REYKJAVIK (AFP).- Throughout the coronavirus pandemic the effectiveness of masks has been under debate, but Icelandic designer Yrurari's knitted face coverings aren't so much to stop airborne droplets as to keep people at a distance by displaying scary tongues or fangs.

The sometimes bizarre creations were inspired by the films and TV shows Yr Johannsdottir, the designer's real name, watched during a self-imposed confinement in March and April.

"The idea is that the masks would be 'scary' because of the rule of keeping the distance," Johannsdottir told AFP.
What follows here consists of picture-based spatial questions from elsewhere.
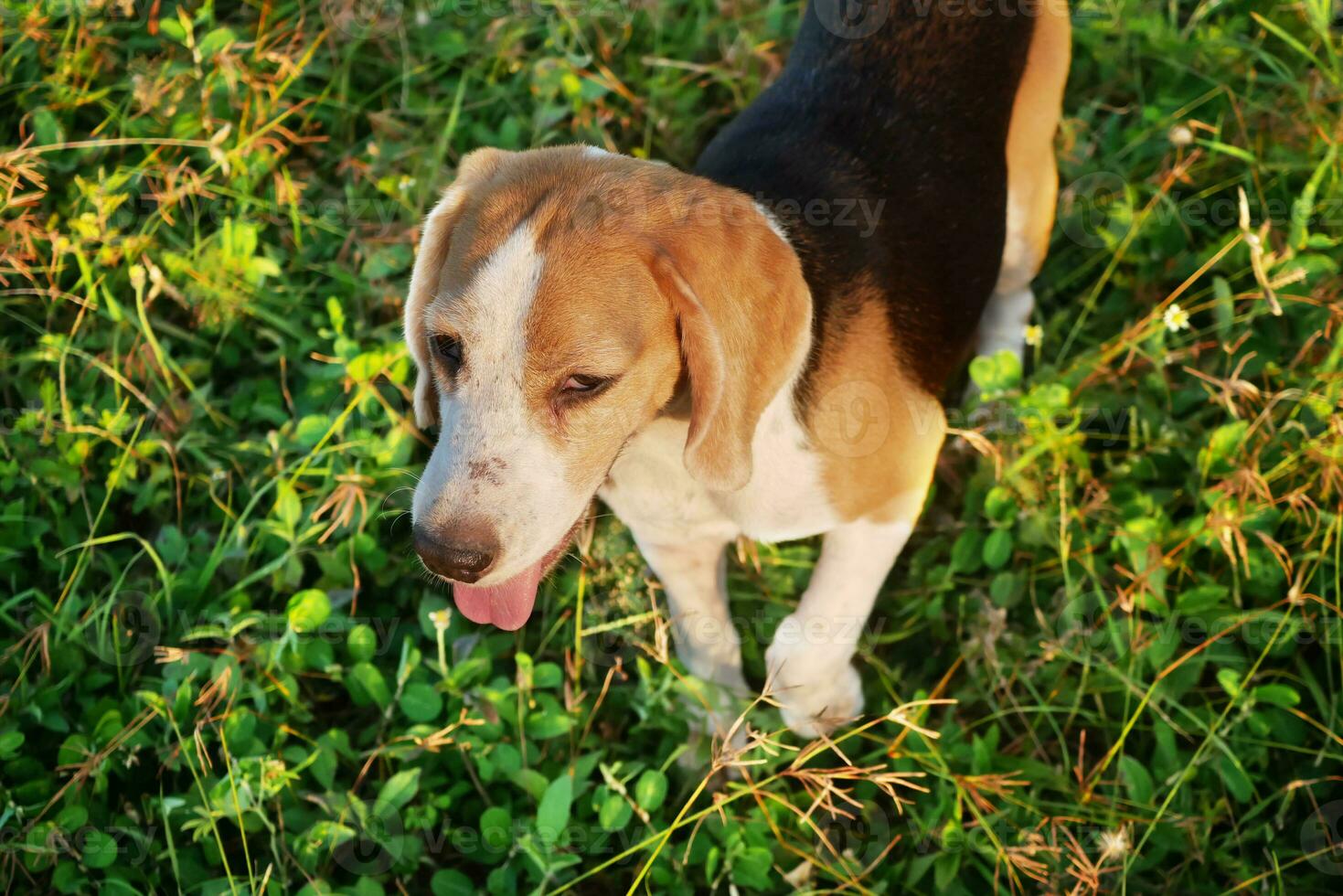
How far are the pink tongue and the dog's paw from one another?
0.72 meters

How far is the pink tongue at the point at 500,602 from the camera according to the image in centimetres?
277

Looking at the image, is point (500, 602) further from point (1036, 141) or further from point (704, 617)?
point (1036, 141)

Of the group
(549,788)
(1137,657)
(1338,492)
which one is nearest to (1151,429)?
(1338,492)

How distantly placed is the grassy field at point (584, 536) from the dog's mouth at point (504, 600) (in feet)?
1.11

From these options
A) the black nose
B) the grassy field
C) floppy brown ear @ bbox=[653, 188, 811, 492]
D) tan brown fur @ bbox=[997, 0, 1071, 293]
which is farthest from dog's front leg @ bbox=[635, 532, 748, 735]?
tan brown fur @ bbox=[997, 0, 1071, 293]

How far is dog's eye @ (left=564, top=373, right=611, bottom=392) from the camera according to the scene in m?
2.41

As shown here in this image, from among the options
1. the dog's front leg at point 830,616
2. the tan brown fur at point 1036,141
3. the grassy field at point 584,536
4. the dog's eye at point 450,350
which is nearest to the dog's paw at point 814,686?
the dog's front leg at point 830,616

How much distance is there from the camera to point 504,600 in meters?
2.81

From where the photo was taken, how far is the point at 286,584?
363 centimetres

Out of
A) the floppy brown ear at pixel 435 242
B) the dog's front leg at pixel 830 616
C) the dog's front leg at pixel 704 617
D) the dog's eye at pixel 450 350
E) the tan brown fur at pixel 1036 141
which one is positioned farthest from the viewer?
the tan brown fur at pixel 1036 141

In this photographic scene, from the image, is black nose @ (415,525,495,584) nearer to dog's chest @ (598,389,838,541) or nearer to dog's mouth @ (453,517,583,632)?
dog's mouth @ (453,517,583,632)

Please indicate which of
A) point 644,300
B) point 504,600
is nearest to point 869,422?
point 644,300

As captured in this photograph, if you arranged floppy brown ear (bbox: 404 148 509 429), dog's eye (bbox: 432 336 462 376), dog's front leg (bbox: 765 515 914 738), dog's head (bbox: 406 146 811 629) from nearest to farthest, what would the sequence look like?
dog's head (bbox: 406 146 811 629)
dog's eye (bbox: 432 336 462 376)
floppy brown ear (bbox: 404 148 509 429)
dog's front leg (bbox: 765 515 914 738)

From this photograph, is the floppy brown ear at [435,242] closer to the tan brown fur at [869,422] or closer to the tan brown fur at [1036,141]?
the tan brown fur at [869,422]
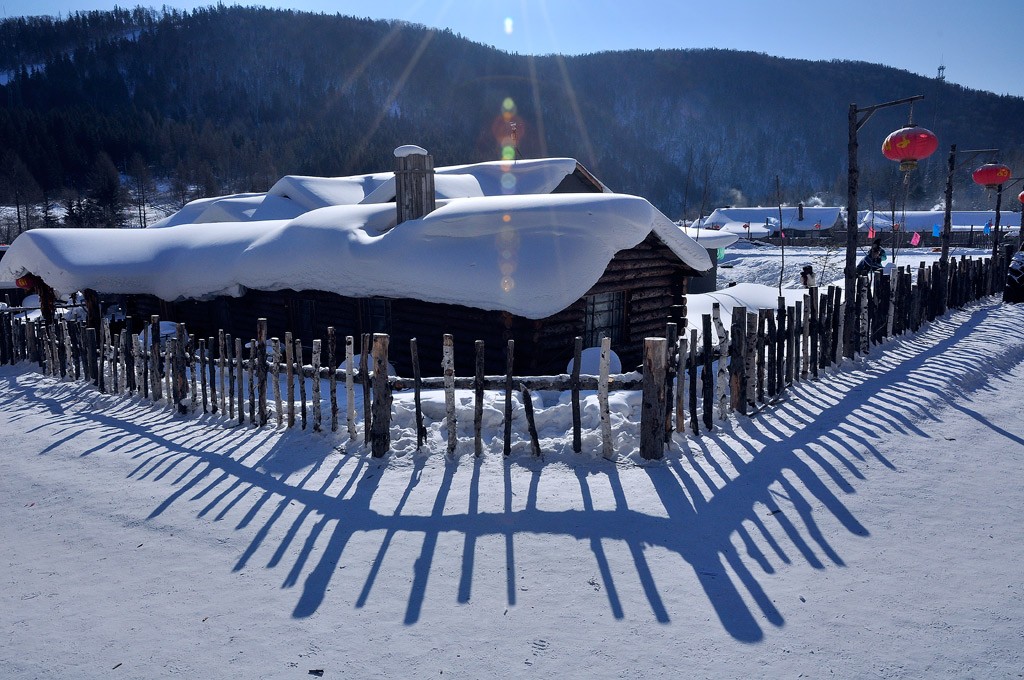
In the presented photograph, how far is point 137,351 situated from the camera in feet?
32.2

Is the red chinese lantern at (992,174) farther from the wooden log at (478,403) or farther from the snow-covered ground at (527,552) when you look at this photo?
the wooden log at (478,403)

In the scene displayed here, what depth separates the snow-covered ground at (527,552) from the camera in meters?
3.68

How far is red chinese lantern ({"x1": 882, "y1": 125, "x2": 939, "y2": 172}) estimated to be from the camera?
8.93 m

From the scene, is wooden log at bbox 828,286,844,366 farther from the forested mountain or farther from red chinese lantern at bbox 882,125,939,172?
the forested mountain

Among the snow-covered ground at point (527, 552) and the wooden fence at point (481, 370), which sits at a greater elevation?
the wooden fence at point (481, 370)

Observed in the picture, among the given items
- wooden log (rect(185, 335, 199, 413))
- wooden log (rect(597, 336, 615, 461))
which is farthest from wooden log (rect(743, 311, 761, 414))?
wooden log (rect(185, 335, 199, 413))

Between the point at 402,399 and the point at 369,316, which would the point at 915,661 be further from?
the point at 369,316

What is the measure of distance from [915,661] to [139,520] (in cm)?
595

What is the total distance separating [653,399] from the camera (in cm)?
630

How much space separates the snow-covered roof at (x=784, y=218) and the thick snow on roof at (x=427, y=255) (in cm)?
5630

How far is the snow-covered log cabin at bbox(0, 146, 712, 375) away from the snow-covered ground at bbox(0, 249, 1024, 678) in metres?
2.61

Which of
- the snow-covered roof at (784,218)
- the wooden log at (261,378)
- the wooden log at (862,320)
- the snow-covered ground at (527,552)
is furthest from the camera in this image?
the snow-covered roof at (784,218)

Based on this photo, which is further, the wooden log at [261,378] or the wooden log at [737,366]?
the wooden log at [261,378]

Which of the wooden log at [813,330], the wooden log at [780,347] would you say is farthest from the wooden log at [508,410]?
the wooden log at [813,330]
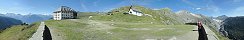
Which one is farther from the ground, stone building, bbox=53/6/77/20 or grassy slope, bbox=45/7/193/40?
stone building, bbox=53/6/77/20

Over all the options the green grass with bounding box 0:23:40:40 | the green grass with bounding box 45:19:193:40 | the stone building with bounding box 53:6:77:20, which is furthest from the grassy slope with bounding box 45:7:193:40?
the stone building with bounding box 53:6:77:20

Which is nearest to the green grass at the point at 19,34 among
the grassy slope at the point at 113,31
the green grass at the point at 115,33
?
the grassy slope at the point at 113,31

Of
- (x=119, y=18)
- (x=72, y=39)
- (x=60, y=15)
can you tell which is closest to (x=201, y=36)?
(x=72, y=39)

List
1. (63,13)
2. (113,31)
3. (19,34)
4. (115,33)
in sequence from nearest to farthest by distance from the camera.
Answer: (19,34) → (115,33) → (113,31) → (63,13)

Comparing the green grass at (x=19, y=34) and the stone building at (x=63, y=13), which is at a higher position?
the stone building at (x=63, y=13)

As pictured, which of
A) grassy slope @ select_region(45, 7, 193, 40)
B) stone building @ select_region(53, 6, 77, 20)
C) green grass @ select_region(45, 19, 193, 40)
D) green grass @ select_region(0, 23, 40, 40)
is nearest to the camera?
green grass @ select_region(0, 23, 40, 40)

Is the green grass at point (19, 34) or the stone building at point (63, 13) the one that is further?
the stone building at point (63, 13)

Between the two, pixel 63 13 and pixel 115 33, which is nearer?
pixel 115 33

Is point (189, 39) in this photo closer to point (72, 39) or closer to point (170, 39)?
point (170, 39)

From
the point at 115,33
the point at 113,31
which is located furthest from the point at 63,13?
the point at 115,33

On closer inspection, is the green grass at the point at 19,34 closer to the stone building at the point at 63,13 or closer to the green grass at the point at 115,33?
the green grass at the point at 115,33

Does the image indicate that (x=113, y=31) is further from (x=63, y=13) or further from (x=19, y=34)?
(x=63, y=13)

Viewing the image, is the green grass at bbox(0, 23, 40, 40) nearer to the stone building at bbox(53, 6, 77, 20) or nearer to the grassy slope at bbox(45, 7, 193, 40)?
the grassy slope at bbox(45, 7, 193, 40)

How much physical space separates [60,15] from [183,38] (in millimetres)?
87711
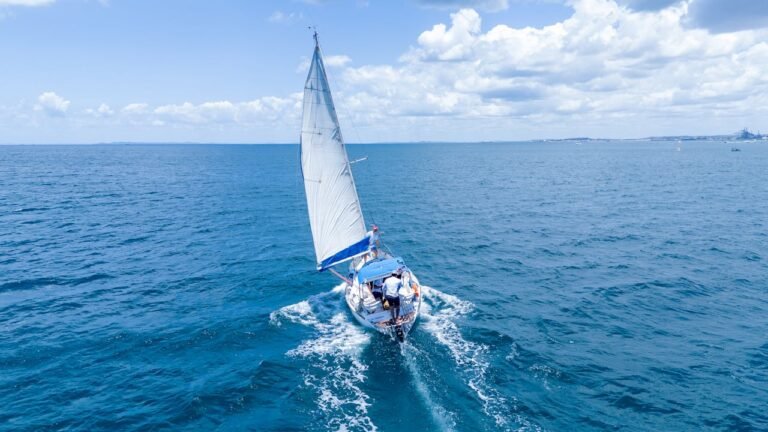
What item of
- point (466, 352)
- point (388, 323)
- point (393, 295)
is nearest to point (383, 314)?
point (388, 323)

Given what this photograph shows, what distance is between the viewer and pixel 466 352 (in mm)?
29453

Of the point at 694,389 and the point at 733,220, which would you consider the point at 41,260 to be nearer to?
the point at 694,389

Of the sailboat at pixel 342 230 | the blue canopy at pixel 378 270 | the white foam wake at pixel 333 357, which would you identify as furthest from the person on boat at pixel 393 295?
the white foam wake at pixel 333 357

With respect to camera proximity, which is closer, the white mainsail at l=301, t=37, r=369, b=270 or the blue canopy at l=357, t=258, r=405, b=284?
the blue canopy at l=357, t=258, r=405, b=284

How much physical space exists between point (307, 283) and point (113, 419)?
2143 centimetres

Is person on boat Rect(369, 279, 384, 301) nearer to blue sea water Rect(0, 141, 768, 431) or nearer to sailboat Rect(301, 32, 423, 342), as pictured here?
sailboat Rect(301, 32, 423, 342)

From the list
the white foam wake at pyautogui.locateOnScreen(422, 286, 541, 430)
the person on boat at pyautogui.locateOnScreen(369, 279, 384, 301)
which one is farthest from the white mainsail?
the white foam wake at pyautogui.locateOnScreen(422, 286, 541, 430)

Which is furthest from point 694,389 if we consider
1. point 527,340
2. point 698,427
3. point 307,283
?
point 307,283

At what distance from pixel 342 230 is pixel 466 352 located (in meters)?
15.4

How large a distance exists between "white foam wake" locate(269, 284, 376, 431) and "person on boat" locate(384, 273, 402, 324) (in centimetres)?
300

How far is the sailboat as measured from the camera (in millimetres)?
30688

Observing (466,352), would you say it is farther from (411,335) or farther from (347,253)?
(347,253)

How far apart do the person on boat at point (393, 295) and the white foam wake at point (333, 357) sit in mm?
2999

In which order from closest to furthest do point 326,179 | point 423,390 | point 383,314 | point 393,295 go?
point 423,390 < point 393,295 < point 383,314 < point 326,179
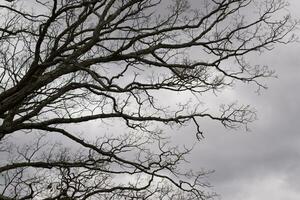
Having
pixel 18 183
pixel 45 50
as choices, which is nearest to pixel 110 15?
pixel 45 50

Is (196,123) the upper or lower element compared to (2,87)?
upper

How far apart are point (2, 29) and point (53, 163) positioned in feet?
10.9

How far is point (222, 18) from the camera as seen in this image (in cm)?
1252

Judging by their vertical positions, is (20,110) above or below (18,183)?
above

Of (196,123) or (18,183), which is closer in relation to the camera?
(18,183)

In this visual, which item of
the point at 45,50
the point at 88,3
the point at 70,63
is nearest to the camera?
the point at 70,63

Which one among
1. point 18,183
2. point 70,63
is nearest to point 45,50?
point 70,63

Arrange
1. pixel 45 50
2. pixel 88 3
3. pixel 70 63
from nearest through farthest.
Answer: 1. pixel 70 63
2. pixel 88 3
3. pixel 45 50

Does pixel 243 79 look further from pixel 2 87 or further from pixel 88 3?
pixel 2 87

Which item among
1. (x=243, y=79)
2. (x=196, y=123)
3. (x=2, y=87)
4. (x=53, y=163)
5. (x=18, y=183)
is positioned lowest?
(x=18, y=183)

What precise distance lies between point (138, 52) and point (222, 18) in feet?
7.12

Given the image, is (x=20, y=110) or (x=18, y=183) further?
(x=20, y=110)

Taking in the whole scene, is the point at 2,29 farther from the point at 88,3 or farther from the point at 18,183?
the point at 18,183

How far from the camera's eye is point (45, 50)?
12297 millimetres
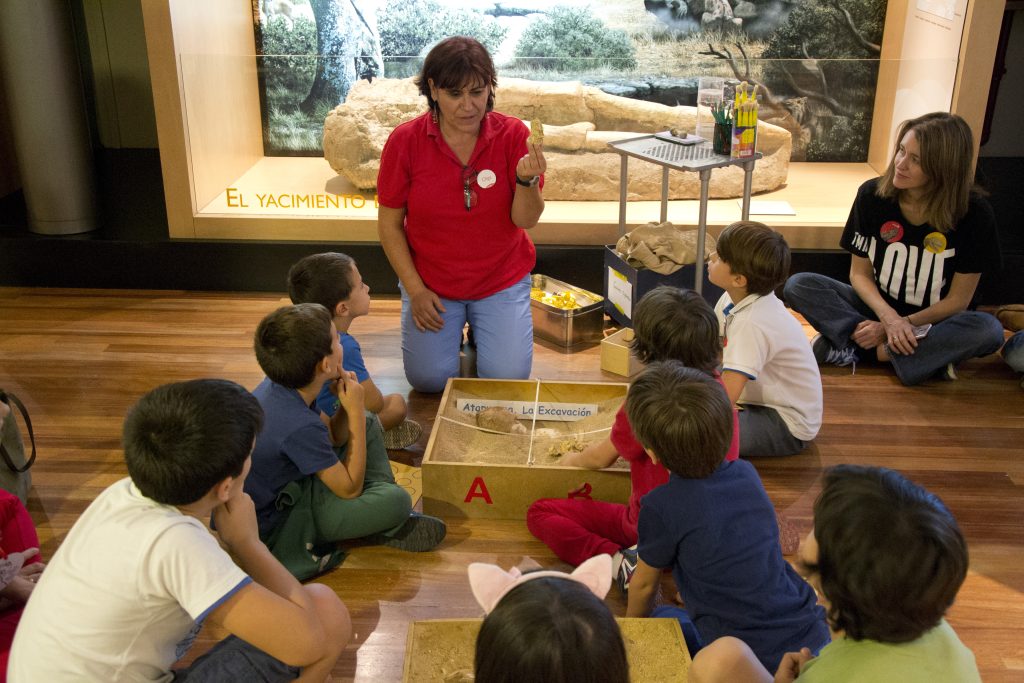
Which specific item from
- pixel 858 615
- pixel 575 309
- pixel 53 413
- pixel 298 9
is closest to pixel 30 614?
pixel 858 615

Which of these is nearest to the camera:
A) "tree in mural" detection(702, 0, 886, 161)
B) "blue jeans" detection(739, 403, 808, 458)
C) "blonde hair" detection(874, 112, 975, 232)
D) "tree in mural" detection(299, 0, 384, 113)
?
"blue jeans" detection(739, 403, 808, 458)

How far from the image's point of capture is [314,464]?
2578mm

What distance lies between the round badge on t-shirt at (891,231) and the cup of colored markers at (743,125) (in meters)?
0.59

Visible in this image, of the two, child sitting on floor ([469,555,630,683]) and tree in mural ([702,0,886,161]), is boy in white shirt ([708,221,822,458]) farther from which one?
child sitting on floor ([469,555,630,683])

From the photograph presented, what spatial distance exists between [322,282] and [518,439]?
0.82 m

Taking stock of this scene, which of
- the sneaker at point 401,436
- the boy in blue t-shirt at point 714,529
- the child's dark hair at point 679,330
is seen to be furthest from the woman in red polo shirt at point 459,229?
the boy in blue t-shirt at point 714,529

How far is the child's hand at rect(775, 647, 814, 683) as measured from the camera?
185 cm

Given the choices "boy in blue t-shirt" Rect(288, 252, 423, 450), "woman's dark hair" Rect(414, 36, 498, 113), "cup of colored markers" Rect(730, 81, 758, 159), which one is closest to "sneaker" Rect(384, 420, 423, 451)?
"boy in blue t-shirt" Rect(288, 252, 423, 450)

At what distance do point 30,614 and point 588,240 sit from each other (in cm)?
337

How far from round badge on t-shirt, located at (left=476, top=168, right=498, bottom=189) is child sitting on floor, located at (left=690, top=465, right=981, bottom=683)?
2275mm

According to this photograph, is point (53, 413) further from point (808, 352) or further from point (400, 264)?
point (808, 352)

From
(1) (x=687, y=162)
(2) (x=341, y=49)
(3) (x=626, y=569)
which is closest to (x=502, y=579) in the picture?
(3) (x=626, y=569)

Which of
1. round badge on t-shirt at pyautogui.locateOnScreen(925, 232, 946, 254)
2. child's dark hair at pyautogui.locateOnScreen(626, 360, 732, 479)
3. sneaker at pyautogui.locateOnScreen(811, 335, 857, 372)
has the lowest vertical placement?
sneaker at pyautogui.locateOnScreen(811, 335, 857, 372)

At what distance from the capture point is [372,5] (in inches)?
207
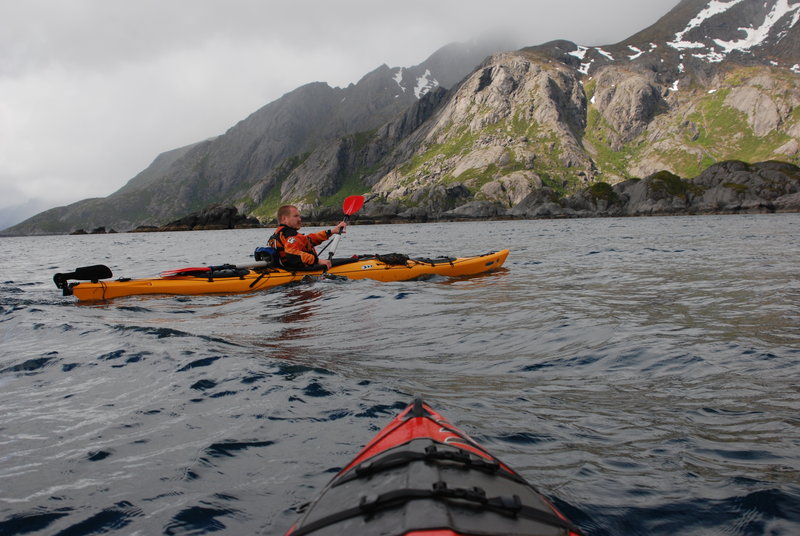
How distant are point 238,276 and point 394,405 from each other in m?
9.39

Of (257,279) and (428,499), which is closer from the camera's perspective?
(428,499)

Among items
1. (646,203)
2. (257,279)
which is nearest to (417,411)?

"It was a kind of joke approach... the fabric is not safe or anything, but it would keep people away," the 27-year-old designer added.

In the small studio she rents in an industrial area of Reykjavik, balls of yarn are piled up on a shelf next to a desk where a dozen of creations, which are knitted to look like grotesque tongues, fangs and less than flattering dental braces.

The most elaborate creations require up to ten hours of work to complete.

Putting tongues and mouths on masks is a logical continuation of a line of sweaters she produced two years earlier, which represented "confusing feelings that come with life," and included a sweater adorned with tongues that represented "love or lust."

Like most Icelandic children, Johannsdottir was taught how to knit in school at the age of nine.

"I got strangely obsessed with knitting... I was always reading Donald Duck comics and knitting at the same time," she said.

While her masks have enjoyed popularity on social media networks, the young Icelandic designer has no intention of mass producing them.

"I don’t want to make too many either, I want them to just be like they are for the moment I made them."

Textile museums in the United States and the Netherlands have however already expressed interest in adding these masks to their collections as a reminder of these unusual times.